Conversation started Jun 12, 2020 at 7:49.
Jun 12, 2020 07:49
I understand that number of ways of choosing some x (x>n) from n items is zero. But isn't this case automatically eliminated as we already fix the domain of r to be within 0 and n? So is this meant for non-integral values of r?
> Number of circular permutations of n things when p are alike and the rest are different, taken all at a time, distinguishing clockwise and anticlockwise arrangement is (n-1)!/p!
This formula looks similar to the linear permutation. However, is this really applicable for the circular permutation case? Further, is it possible to expand this simple formula to circular permutations where there exists more than one kind of repetitions (like 3 red balls and 4 blue balls)?
For the second question, from this answer on the main site, I came to know that one must 'master' the use of Burnside's lemma. Is there any alternate route for circular permutations with more than one kind of repetitions?
5 hours later…
Jun 12, 2020 13:03
@GuruVishnu Your question is a very good one, and actually I do not agree with your book's definition.
But first, let me clear up a misconception on your part. Whenever we define a function f, we have to specify its domain and a rule that fixes what is the output of f on each input from the domain. If you define a function C to have domain { (n,r) : n∈N ∧ r∈{0..n} }, then you cannot even talk about C(n,r) if r∉{0..n}; it is simply meaningless or forbidden.
So clearly your book wants to allow the domain of C to include pairs (n,r) such that r∉{0..n}. There is nothing wrong with choosing to do that.
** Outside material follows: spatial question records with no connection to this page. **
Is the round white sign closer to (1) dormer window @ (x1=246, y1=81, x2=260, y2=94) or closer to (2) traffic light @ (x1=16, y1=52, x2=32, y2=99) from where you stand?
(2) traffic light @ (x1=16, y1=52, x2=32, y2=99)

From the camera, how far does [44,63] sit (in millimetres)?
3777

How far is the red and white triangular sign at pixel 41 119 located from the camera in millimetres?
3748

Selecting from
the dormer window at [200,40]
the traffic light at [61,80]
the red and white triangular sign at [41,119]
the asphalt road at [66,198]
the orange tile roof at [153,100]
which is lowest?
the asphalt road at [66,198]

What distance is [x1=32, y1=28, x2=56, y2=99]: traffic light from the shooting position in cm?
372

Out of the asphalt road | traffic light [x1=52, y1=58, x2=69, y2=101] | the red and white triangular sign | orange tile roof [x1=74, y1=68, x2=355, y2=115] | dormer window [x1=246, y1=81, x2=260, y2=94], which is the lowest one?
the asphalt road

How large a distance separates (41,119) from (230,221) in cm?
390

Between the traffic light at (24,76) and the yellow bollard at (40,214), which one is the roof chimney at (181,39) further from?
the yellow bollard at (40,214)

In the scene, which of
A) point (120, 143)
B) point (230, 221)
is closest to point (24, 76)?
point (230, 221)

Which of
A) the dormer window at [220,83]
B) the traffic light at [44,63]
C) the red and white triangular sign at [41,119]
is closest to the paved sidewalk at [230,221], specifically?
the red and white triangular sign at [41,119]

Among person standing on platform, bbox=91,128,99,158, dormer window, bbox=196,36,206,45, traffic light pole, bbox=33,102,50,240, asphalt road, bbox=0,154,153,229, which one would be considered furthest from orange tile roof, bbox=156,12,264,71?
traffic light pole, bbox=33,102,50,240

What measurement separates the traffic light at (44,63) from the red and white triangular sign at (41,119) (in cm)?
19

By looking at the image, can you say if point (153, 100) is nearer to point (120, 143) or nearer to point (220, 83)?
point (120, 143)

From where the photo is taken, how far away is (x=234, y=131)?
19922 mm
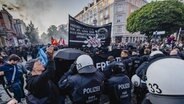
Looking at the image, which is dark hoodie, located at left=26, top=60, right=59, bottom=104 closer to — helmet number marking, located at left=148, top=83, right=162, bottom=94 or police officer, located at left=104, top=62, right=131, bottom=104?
police officer, located at left=104, top=62, right=131, bottom=104

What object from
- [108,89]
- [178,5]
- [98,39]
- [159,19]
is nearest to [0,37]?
[159,19]

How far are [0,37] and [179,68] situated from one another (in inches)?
1612

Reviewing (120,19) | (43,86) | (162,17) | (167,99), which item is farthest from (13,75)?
(120,19)

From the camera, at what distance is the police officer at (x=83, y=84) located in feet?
10.7

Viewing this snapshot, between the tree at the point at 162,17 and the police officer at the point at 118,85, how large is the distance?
3178 centimetres

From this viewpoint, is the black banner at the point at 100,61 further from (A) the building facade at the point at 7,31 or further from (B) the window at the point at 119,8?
(B) the window at the point at 119,8

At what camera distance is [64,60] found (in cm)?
479

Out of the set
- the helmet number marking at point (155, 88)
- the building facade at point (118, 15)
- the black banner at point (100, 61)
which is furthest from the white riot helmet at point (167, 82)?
the building facade at point (118, 15)

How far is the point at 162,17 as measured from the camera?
34.1 m

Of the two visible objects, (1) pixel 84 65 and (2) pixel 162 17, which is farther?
(2) pixel 162 17

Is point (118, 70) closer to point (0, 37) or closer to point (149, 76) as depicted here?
point (149, 76)

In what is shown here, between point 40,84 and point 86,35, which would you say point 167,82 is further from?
point 86,35

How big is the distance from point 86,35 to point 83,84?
327 centimetres

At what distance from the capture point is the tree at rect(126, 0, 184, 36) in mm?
33719
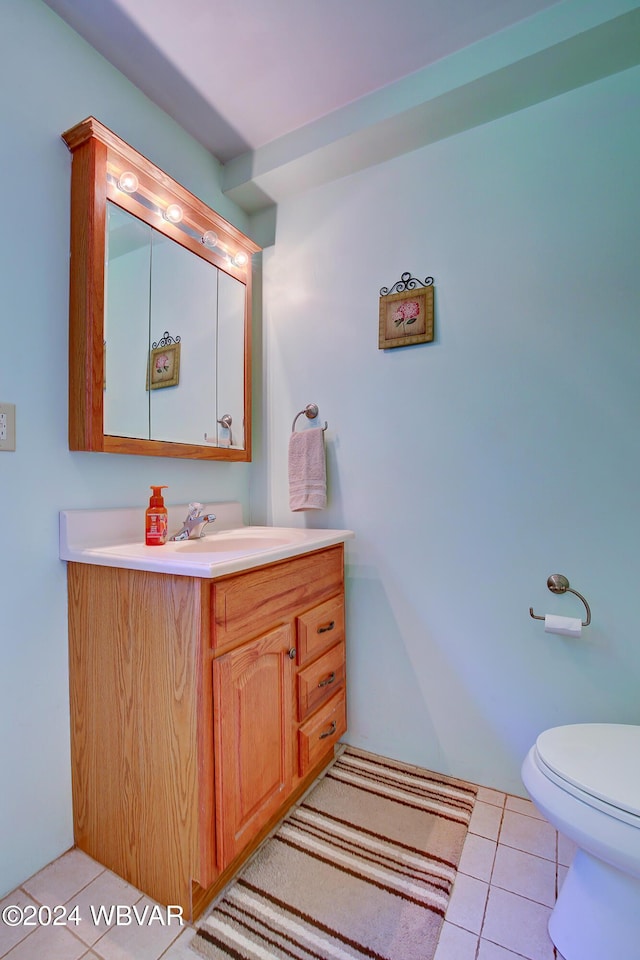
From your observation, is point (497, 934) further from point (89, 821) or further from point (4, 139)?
point (4, 139)

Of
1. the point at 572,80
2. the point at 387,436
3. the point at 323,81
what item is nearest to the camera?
the point at 572,80

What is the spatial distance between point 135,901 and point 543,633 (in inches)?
54.7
This generalizes Pascal's triangle and the combinatorial definition in your book. It would be good for you to actually construct the table of values to see how it reproduces Pascal's triangle. You can check yours against mine:
··· 1 1 1 1 1 1 1 1 ··· ··· −3 −2 −1 0 1 2 3 4 ··· ··· 6 3 1 0 0 1 3 6 ··· ··· −10 −4 −1 0 0 0 1 4 ··· ··· 15 5 1 0 0 0 0 1 ···
It is unclear whether your book says anything about C(n,k) for n < 0, but since you didn't mention it I assume it doesn't. It would be bad to define it to be zero. Numerous theorems that involve binomial coefficients work only if it is compatible with my definition above, which means it must be nonzero for n < 0.
Jun 12, 2020 13:42
So from now on I'll use the definition of C that I gave. You can prove by induction that C(n,k) = 1/k! · Product { n−i : k∈{0..k−1} }. This should immediately suggest extending C(n,k) further to be defined for any real n (but still k∈N) as a polynomial function with degree k. In fact, that is a very fruitful idea. The binomial theorem (1+x)^r where r is real (not just integer) requires this extension!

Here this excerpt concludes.